Shunichi Tanaka, head of the new Nuclear Regulation Authority, told reporters he believed contamination of the sea had been continuing since the March 2011 catastrophe.
“I think contamination of the sea is continuing to a greater or lesser extent,” Tanaka said. “It was contaminated at the time of the accident, but I think it has been continuing for the last two years. Coming up with countermeasures against all possible scenarios is a top priority.”
The NRA “strongly suspected” radiation was contaminating the Pacific, Kyodo news agency said in an earlier report from a weekly NRA commission meeting, citing Tanaka.
In the days after the tsunami, a plume of radiation from explosions fell over wide areas of the land and sea.

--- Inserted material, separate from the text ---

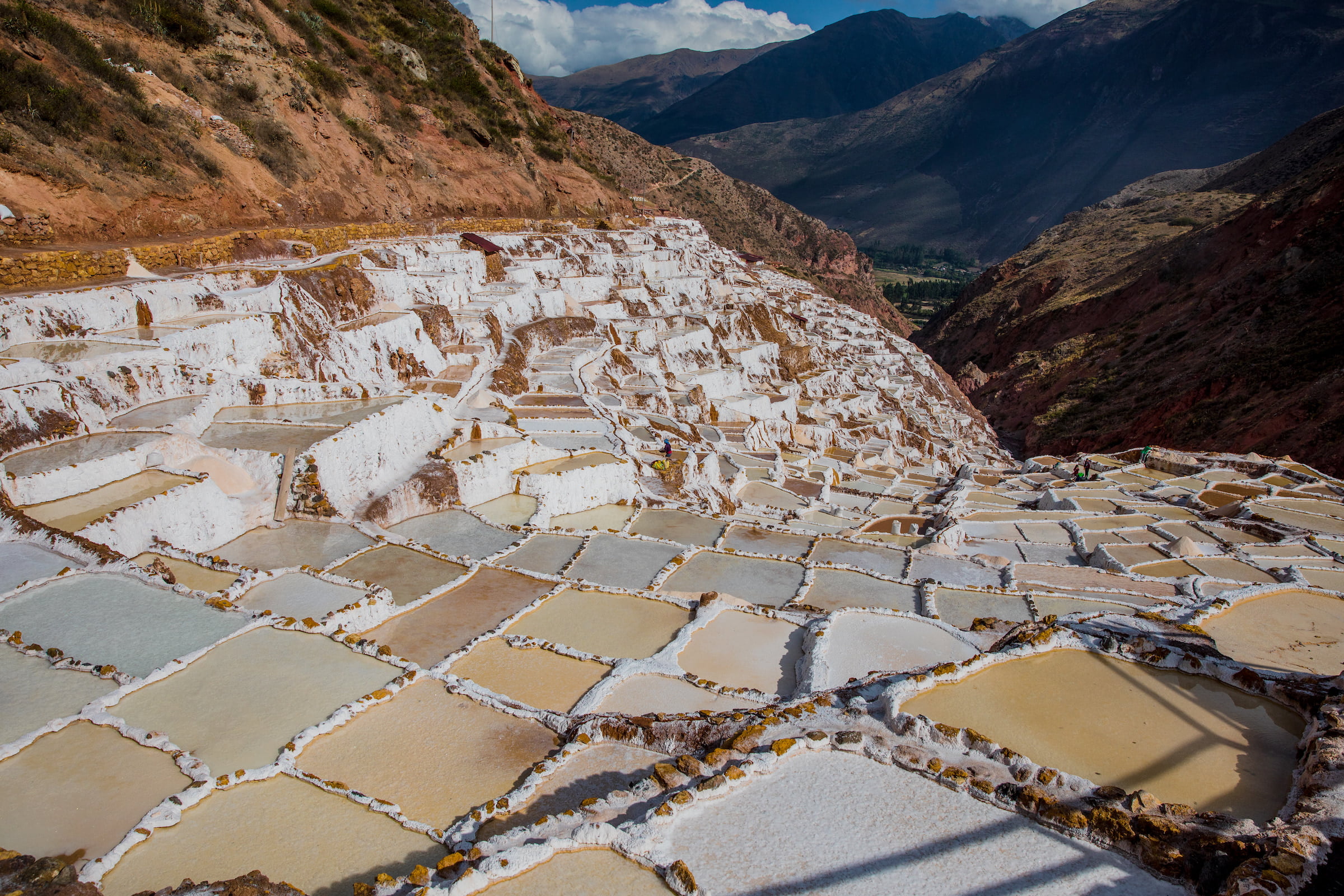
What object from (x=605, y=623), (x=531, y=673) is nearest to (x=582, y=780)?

Toxic materials, such as caesium, were later found to have leaked through channels in the ground on the side of the station by the sea, prompting expressions of concern from South Korea and China.
Separately, the nuclear power plant chief who had earlier led the life-risking battle to stabilize the cripple Fukushima reactors died of esophageal cancer on Tuesday. Masao Yoshida, 58, died in a Tokyo hospital, TEPCO spokesman Yoshimi Hitosugi said. Officials said his illness was not related to radiation exposure.
The plant, which still runs on jury-rigged systems to cool the reactors, has been plagued by problems, including repeated leaks of contaminated water from storage tanks.